わたしは何者か。何がわたしをわたしにするか。もういちど自分が何者なのか、何がしたいのかを確認しなきゃいけない時期が来ている気がする。

去年の今頃はバイクの免許をとっていた。いつ死ぬかわからないなら後悔しないように、という思い切りで。納車時は体が小さくてバイク屋さんに心配されたけど今いちおう乗れていて、コロナウイルス禍で実家に帰らなければならない時に電車を使わず帰れるようになった。

年が明けてから始まった、声を出す練習は、大きな声やナレーション的なイントネーションが最初恥ずかしいというか、無意識の抵抗が大きかったけど、練習していたら納得いく声の出し方で録音ができるようになってきた。

型通りの、ルールが細かく決められた台本をいくつも書いた。新しいデザインをいくつも作って納品した。いくつも作っていると、質は上がるし、精神的にも楽にできるようになる。無意識の脳みその筋肉というか、わたしの中にあるマッチョな意識が、仕事をまわしてくれる。

練習は裏切らない。できないことをある程度できるようにするのは、結構かんたんで、短期間の集中と、軽めの努力というか習慣化、意識化するだけで、たいていのことはこなせるようになる。

なんども会議をしなければいけないプログラムに、いくつか参加した。最終的に、深く思考しなければならない場面で息切れした。

新しく長編戯曲を書こうとしても、頭が働かずに苦しんだ挙句布団に潜ってしまう。

人間関係のトラブルで、SNSでひどいメッセージをもらったり、傷付いたり恐怖することが何度かあった。いまだって結構怖がりながら生きている。

電話でなんども怒られた。書いたことを通して、思想までも全否定された。私にとって大事な部分をありえない、と言われた。

深い思考力を伴わないスキルを上げるのはかんたんだ。頭を使わなくても、身体が覚えてくれる。言語よりも感覚を使う方が、じつは楽で、自動的だし、A4のチラシのレイアウトが今更地獄のように崩れたり、簡単なことで入稿に失敗したりはしない。

文章はちがう。いくら時間をかけても、怒られるようなものを書いてしまうことがある。否定され、しかもその否定が胸の奥まで刺さる。

## [データ一覧]
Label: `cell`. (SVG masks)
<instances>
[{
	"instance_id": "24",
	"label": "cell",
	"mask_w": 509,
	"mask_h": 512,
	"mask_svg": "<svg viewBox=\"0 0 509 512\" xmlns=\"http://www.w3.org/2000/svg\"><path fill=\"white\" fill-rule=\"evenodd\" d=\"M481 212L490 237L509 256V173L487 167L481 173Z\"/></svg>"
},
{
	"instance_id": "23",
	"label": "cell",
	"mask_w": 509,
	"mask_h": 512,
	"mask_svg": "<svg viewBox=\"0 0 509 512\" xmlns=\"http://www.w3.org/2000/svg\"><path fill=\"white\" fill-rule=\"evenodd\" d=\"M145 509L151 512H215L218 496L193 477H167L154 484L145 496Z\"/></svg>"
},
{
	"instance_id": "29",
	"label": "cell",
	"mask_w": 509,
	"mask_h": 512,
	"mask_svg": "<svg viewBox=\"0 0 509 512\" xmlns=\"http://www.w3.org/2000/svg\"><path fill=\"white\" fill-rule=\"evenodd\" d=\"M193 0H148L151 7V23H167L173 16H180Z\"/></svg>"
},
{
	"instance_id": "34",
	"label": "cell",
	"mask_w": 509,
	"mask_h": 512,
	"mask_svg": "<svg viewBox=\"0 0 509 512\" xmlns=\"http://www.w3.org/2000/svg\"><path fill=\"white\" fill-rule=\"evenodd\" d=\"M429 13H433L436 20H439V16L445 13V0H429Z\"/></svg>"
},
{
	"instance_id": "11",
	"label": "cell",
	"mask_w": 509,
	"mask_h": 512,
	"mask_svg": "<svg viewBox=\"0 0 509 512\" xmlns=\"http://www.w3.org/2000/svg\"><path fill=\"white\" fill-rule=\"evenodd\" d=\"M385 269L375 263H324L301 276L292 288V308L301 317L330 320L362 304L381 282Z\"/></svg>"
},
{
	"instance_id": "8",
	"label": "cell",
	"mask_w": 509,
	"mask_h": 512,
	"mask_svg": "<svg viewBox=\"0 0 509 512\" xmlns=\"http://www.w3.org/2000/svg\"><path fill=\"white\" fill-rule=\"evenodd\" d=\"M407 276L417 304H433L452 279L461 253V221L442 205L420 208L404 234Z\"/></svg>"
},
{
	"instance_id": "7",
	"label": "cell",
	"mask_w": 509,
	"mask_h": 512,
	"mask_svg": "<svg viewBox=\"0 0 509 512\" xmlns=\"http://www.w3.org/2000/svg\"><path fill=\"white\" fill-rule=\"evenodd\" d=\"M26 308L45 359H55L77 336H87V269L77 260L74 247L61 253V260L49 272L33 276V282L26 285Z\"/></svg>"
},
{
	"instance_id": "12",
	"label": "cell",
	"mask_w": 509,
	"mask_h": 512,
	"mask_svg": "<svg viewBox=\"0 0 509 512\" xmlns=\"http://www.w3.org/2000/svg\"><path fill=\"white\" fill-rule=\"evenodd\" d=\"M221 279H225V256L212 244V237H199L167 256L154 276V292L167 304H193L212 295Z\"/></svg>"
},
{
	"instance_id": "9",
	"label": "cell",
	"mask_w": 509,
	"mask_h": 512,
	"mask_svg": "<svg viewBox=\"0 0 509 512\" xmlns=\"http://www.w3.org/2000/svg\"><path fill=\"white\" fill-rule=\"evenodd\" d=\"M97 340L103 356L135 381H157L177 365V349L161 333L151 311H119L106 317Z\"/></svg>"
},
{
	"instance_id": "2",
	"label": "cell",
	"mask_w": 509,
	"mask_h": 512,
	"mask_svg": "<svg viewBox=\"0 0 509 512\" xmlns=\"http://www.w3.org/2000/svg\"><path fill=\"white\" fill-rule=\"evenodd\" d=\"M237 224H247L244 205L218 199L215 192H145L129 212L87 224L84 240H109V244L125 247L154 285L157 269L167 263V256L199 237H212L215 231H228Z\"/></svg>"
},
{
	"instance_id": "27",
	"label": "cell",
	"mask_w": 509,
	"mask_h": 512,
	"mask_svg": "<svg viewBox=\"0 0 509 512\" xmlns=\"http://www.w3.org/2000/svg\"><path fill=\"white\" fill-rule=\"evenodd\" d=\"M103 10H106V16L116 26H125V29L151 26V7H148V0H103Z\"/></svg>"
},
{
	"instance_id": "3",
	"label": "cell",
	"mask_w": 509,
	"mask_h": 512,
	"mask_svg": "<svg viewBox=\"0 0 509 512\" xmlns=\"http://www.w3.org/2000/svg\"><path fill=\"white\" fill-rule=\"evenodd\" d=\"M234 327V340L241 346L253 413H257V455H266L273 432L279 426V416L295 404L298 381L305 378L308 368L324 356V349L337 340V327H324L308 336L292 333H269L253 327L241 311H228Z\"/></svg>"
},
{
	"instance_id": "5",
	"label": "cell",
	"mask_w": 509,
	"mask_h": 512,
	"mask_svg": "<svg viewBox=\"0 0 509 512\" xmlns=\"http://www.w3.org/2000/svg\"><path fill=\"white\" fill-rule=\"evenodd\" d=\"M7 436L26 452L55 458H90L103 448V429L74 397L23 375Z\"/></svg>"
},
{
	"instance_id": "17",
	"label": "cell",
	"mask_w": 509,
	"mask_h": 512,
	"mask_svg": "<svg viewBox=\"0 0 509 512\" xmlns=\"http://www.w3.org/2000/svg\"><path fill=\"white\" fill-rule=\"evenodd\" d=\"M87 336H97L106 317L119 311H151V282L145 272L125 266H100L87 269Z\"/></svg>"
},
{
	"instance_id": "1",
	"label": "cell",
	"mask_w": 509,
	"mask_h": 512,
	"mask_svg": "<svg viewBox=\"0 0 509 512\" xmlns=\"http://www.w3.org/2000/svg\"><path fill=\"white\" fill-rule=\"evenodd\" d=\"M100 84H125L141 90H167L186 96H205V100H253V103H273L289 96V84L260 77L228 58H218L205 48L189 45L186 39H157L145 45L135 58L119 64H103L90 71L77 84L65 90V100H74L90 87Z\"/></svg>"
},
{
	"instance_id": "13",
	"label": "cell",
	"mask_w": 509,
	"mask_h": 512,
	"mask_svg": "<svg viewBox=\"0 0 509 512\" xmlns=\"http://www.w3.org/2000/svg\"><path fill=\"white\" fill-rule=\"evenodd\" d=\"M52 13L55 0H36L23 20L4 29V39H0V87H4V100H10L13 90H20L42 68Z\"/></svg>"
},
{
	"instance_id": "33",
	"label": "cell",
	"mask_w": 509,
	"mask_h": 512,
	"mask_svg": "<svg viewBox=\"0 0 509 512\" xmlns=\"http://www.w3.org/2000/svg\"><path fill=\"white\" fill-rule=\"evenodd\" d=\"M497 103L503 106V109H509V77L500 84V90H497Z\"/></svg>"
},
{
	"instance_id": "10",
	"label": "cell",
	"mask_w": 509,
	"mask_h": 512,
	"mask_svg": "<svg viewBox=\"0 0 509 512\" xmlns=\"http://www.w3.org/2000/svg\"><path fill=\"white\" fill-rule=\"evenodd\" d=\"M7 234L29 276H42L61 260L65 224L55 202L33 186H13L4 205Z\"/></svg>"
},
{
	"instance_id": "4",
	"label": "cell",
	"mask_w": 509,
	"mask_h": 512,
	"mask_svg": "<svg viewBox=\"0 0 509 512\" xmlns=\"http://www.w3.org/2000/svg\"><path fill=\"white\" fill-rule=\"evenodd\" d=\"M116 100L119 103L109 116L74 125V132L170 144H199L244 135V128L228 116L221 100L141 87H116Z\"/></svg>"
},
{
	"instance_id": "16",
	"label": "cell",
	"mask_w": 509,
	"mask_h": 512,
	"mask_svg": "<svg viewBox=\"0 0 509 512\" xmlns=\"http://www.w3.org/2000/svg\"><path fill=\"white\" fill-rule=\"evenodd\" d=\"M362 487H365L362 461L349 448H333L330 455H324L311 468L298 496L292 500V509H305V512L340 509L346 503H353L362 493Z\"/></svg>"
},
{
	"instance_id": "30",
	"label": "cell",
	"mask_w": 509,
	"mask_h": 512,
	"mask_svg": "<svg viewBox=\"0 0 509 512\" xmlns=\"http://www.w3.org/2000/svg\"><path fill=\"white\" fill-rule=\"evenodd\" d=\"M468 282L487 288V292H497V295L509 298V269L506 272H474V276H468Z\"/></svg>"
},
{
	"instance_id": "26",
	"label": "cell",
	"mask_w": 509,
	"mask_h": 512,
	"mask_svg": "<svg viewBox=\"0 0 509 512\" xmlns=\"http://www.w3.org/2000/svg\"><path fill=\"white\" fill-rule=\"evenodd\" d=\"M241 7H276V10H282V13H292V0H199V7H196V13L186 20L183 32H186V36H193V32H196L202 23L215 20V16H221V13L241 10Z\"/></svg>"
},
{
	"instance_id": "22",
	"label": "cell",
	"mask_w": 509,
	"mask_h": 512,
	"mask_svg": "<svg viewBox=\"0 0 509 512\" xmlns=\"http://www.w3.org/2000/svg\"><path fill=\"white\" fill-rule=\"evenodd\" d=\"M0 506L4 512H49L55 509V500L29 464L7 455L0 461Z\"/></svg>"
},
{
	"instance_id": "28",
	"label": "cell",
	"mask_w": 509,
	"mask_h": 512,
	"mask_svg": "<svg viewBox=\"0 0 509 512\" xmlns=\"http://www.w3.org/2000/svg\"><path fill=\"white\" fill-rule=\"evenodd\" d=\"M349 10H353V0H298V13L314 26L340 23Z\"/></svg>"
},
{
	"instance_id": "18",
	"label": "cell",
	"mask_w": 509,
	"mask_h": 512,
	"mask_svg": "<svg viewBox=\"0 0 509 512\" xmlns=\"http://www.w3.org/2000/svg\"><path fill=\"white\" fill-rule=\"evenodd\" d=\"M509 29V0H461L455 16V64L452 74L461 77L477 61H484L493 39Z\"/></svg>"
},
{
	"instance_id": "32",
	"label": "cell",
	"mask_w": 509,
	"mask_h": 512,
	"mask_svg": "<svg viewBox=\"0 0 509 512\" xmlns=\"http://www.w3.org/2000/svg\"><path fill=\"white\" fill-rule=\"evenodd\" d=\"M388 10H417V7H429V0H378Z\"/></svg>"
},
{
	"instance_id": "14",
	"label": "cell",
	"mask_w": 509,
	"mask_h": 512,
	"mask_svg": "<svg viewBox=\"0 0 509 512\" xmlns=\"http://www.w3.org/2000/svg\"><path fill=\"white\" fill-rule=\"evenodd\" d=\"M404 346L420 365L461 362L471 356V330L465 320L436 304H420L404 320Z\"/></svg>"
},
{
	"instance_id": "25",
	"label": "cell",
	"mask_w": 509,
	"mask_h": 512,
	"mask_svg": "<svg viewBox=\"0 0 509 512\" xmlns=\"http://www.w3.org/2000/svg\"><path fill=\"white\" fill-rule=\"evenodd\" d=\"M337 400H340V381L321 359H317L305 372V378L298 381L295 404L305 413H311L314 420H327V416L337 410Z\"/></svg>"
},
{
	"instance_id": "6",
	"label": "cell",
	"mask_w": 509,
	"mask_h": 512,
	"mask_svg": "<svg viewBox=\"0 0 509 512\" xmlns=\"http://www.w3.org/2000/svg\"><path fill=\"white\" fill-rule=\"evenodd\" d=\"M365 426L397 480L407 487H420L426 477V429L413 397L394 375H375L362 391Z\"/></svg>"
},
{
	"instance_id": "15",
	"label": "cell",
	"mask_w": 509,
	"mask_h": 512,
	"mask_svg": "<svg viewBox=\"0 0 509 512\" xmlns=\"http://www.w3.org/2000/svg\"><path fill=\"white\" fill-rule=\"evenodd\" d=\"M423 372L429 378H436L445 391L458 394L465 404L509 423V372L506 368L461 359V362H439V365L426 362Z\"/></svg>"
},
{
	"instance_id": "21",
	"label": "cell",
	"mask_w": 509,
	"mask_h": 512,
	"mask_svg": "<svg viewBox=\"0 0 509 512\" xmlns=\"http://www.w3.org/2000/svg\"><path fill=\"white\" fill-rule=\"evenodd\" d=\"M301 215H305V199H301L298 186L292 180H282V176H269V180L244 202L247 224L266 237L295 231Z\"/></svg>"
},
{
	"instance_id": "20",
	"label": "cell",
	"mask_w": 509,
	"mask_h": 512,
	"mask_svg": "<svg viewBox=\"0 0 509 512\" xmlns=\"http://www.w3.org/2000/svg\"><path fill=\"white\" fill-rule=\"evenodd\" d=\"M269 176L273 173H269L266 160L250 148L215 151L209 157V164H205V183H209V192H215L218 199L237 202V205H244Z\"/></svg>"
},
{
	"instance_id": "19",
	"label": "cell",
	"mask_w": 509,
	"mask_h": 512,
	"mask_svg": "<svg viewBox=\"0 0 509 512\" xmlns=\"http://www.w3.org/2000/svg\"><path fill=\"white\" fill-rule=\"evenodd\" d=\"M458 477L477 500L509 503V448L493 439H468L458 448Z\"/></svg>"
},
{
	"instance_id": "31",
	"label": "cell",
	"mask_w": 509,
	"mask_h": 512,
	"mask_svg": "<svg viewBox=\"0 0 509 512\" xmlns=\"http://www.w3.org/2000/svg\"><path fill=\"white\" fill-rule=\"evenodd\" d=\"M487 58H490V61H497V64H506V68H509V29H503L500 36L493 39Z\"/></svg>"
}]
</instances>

## [課題文]
自分を見つめ直すエッセイの続きを、最後の文「否定され、しかもその否定が胸の奥まで刺さる。」の次から書いてもらえますか。

## [解答]
逆撫でするような文章を書く人もいる。きっとなんの意識もしてなくて、私が一方的に被害妄想を抱いているだけなのだが、日々ほどほどな絶望と一緒に暮らしていると、まあそれくらいは簡単に、嫌な部分を感じとったりする。

そこで。思考をしない形で人生を進めるのはどうかと提案をしてみる。「考える人」なんて読んでいた私よ、残念だね、もう状況は変わった。君を苦しめる人との関係を、どうやっていけばいいかを考える必要は無くなったのだよ。もし君が不安を感じる相手がそれ以上近づいたら、警察にでも連絡すればいいだろう。君がそれで満足するならば。解決、とはそういうことだ。今度は君が君に向きあうばんだ。でも、それをすることすらもう辛いなら、諦めたっていいんだよ。夢とも言えない何かを。それがなくなったとしても、生きていける程度の仕事はくるし、大抵まわる。貯金はきっと増えるし、なんの心配もいらない。君の感覚が死ぬまでは、少なくとも。

深く、なにかを考える途中に、かなり硬めの岩盤が埋まっているようだ。跳ね返される。お前は、お前を守るだけで、精一杯なんだろ。いや違うと言いたい。壊してしまいたい。でも、その岩をむりやりに砕いてしまったら、心も粉々になってしまうんじゃないかなんて想像する。あんなに柔らかかった頭が、がちがちになっている。今まで傷付いたり恐れているものを思い出しては、脳が警告を出して、全てをストップさせようとしている。

私は何者なんだろう。どうしてこんな人生を歩んできたんだろう。どうしてうまくやれなかったんだろう。誰も傷つけずに、自分も傷つかずに済む方法、なんて、いや、まて。ないな。ない。無理。無駄。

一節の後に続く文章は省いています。